The artist, Ugo “Fingerpaint” Rondinone, known for other highly expensive, playful, and meditative rock sculptures, who has even created a miniature version at an art display exhibition in New York City’s Gladstone Art Gallery, says his inspiration came from Utah’s Hoodoos found in all their glory in Bryce Canyon. The Seven Magic Mountains have been strategically placed to offer a stunning view at sunrise and sunset.
As a Utah girl I’ve often found inspiration in the these beautiful hoodoo formations in our Utah Canyons myself.

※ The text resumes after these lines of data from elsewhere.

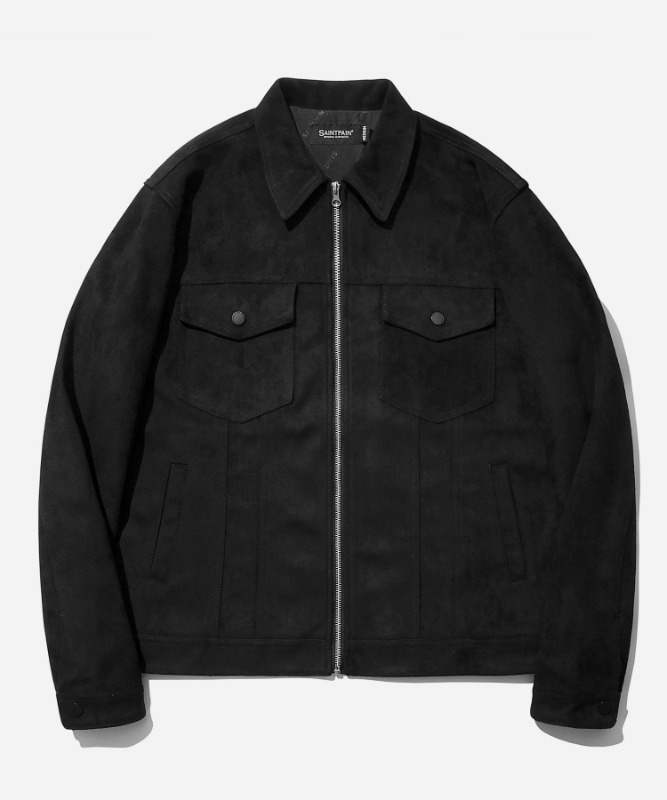 SP Suede Trucker Jacket-Black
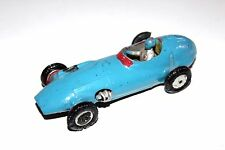 Corgi Toys B.R.M. Formula 1 Grand Prix Racing Car # 152  R/P !!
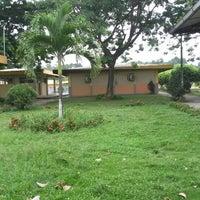 "Photo taken at Colegio Militar ""Tnte. Hugo Ortiz G."" by Solange M. on 5/31/2014"
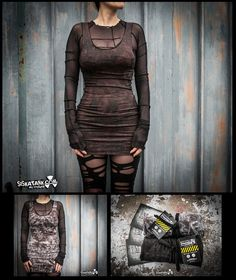 BURN  Wasteland Brown Mini Dress Post Apocalyptic by siskatank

Plus, the Oakland Raider fan in me couldn’t help but wonder if the Black and Silver stones amidst all that color was meant as a tribute for Raider football fans.
The Seven Magic Mountain sculptures will be located in Nevada for just two years, and came at a whopping cost of 3.5 million that was mostly donated by independent contributions. They have already seen 1000’s of visitors (it’s free) since opening in May of 2016. And have even served as the backdrop for weddings (it is Vegas after all). The hefty cost may seem like a waste to some, my outing revealed, just like the colors themselves, a whole lot of happy people in the middle of the hot and dreary desert.
It is a short walk from the parking area to the sculptures, but visitors should be wary of the possibility of venomous snakes. It’s also very hot in the desert so you may want some water and sunscreen on hand. And last, be forewarned to mind the speed limit when entering and leaving the area. We spotted a couple of patrolmen hanging out along the frontage road waiting to give folks a, not so magical or happy, speeding ticket.